● PROBLEMS AND TASKS
1/ Reproduce this part of the note on Mulligan and George William Russell word for word, beginning at "[cf. 1922 5.18, Gabler" and stopping after "about him then.".
2/ Carry the note on Mulligan and George William Russell further, picking up right after its last sentence.

● READING TEXT
Telemachus 0011

[singlepic id=71 w=320 h=240 float=left]

[cf. 1922 5.18, Gabler 1.85]

A moment ago, Mulligan was quoting Swinburne when he referred to the sea as our “great sweet mother.”  He’s modulated into George William Russell a/k/a AE, who often referred to nature as the Mighty Mother. Russell was a preeminent literary figure in turn of the century Dublin, and in 1904 he became the first person to publish a short story by Joyce–in a newspaper he edited called The Irish Homestead.  Russell has a prominent part in Episode 9–“Scylla and Charybdis”–and we’ll certainly talk more about him then.

● DATASET EXTRACT
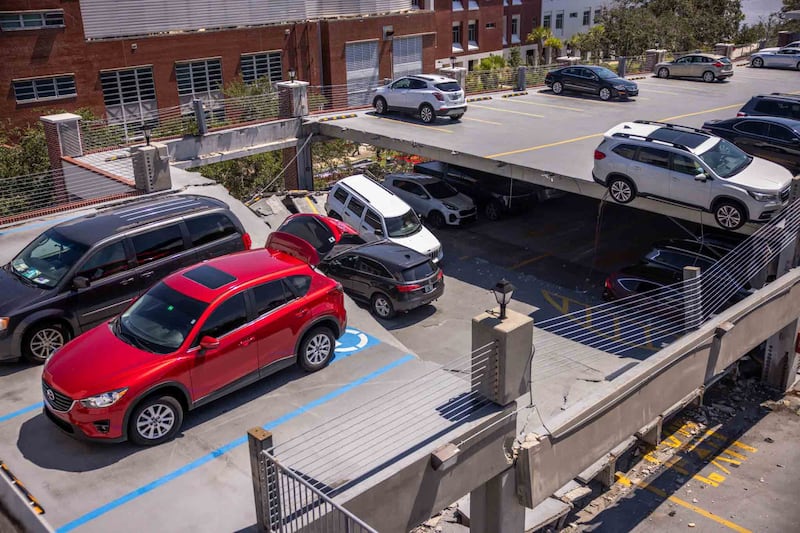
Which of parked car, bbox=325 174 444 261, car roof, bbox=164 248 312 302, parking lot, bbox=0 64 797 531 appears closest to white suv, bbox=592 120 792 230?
parking lot, bbox=0 64 797 531

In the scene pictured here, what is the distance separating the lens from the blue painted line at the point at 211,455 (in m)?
8.64

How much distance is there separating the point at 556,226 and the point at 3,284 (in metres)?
19.3

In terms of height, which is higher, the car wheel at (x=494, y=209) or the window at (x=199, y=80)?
the window at (x=199, y=80)

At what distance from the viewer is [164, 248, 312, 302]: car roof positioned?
34.8 ft

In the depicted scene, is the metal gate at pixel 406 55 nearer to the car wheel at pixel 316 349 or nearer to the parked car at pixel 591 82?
the parked car at pixel 591 82

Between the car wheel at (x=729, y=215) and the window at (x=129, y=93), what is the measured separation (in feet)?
81.5

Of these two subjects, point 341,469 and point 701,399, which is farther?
point 701,399

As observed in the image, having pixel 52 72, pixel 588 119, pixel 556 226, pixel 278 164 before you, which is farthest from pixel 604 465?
pixel 52 72

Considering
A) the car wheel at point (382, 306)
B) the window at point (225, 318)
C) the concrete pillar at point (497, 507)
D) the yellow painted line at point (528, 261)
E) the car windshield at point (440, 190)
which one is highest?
the window at point (225, 318)

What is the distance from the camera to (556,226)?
27172 millimetres

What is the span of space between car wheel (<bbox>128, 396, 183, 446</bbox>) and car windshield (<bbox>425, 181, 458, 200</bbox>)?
1783 cm

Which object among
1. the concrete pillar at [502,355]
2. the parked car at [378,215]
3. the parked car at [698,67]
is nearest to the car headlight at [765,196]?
the parked car at [378,215]

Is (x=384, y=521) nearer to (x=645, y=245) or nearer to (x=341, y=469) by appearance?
(x=341, y=469)

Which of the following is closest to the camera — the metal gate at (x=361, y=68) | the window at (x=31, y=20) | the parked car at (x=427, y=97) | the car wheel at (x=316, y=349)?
the car wheel at (x=316, y=349)
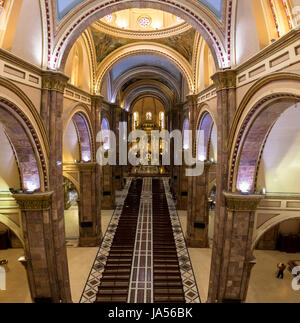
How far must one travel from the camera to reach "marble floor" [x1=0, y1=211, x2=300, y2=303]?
7.68 meters

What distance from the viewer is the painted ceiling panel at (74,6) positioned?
6312 mm

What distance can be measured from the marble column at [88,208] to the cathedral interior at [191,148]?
2.0 inches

● EXPECTED OUTPUTS
1/
[cf. 1922 5.18, Gabler 1.85]

A moment ago, Mulligan was quoting Swinburne when he referred to the sea as our “great sweet mother.”  He’s modulated into George William Russell a/k/a AE, who often referred to nature as the Mighty Mother. Russell was a preeminent literary figure in turn of the century Dublin, and in 1904 he became the first person to publish a short story by Joyce–in a newspaper he edited called The Irish Homestead.  Russell has a prominent part in Episode 9–“Scylla and Charybdis”–and we’ll certainly talk more about him then.

2/
Back here in “Telemachus”, Mulligan’s comment will lead, a moment from now, into a discussion of Stephen’s mother’s death.  There’s a lot to be said about the different roles of mothers and fathers in Joyce’s world–especially in Episode 9.  Very briefly–mothers are associated with ultimate, undeniable truth–truth beyond language.  They may be the one true thing in life (a paraphrase). Paternity, however–especially in the days before genetic testing–was uncertain.  This uncertainty creates an intolerable vacuum, that has to be cemented over with legal, verbal certainties. In “Scylla,” Stephen talks about paternity as a “legal fiction,” (and you should put as much emphasis on the fiction as on the legal here).  You should also be thinking about Hamlet again, and always!